_WHAT TO DO_. Could you write out, word for word, only the lines from the one containing "kingdom: Animalia" through the last line of the data below?

++++ DATA EXTRACT ++++

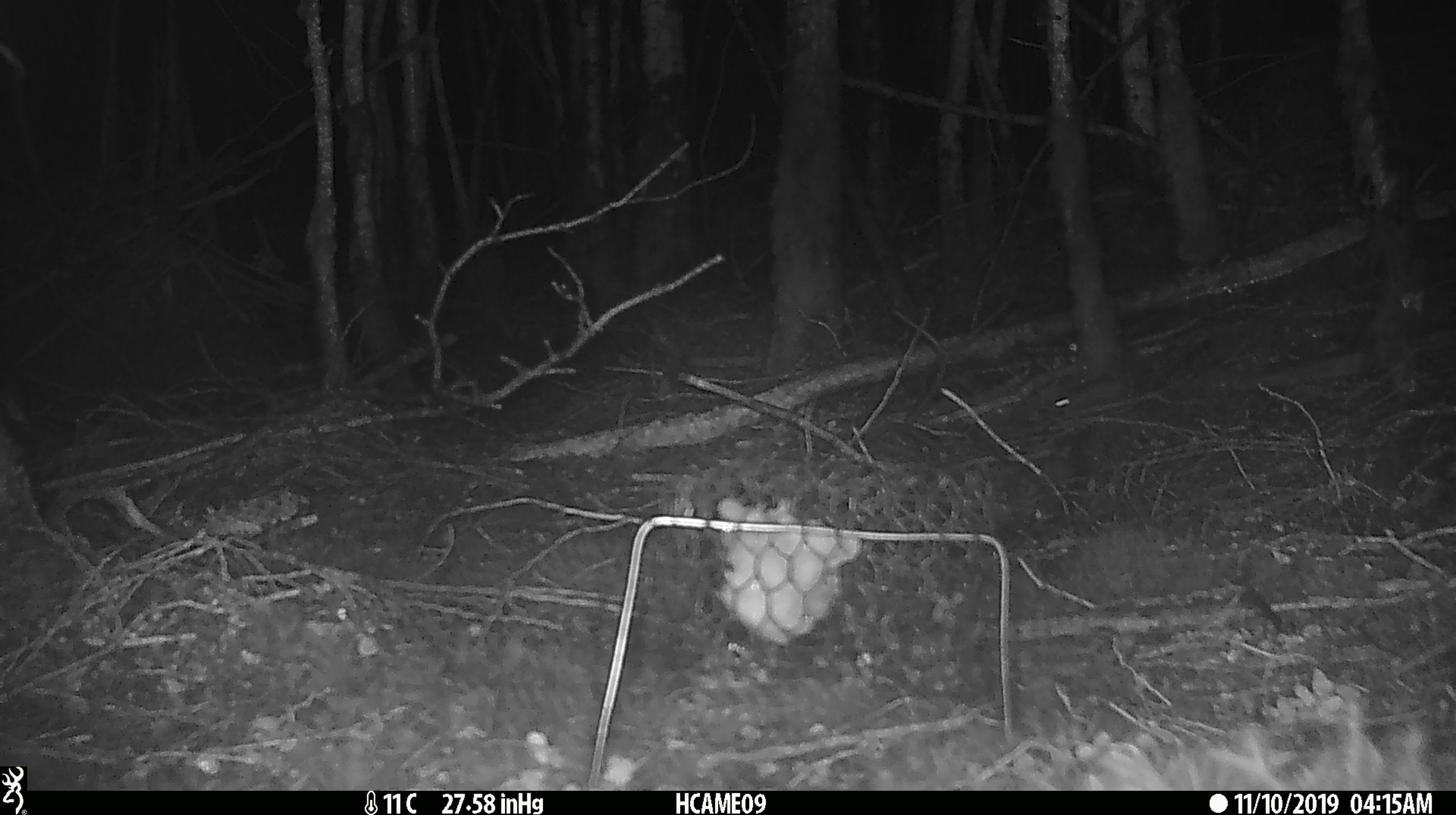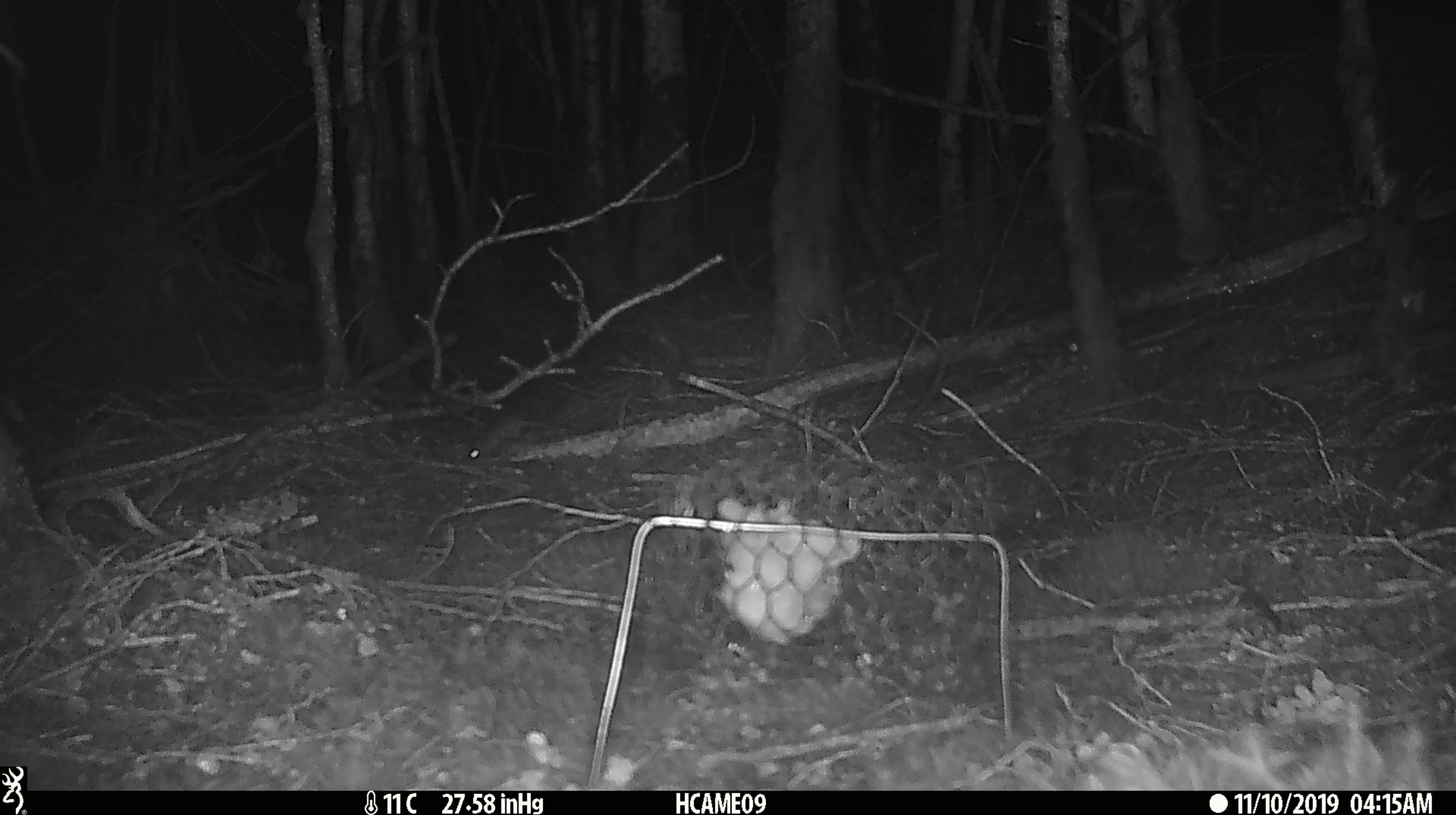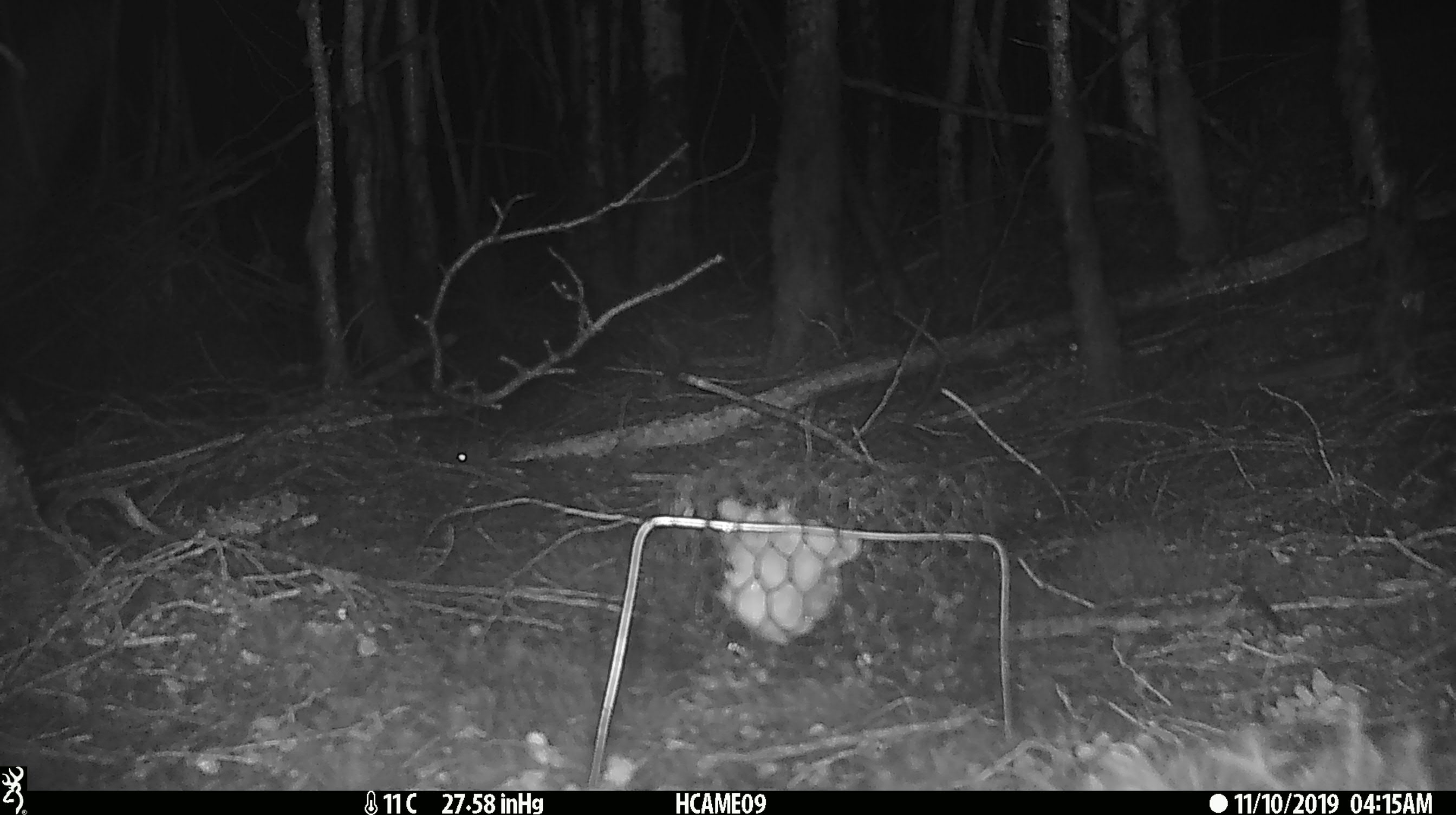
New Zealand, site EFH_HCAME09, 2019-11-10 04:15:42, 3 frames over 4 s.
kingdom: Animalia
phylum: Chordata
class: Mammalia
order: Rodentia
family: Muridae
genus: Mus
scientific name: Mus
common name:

++++

_WRITTEN ANSWER_.
kingdom: Animalia
phylum: Chordata
class: Mammalia
order: Rodentia
family: Muridae
genus: Mus
scientific name: Mus
common name:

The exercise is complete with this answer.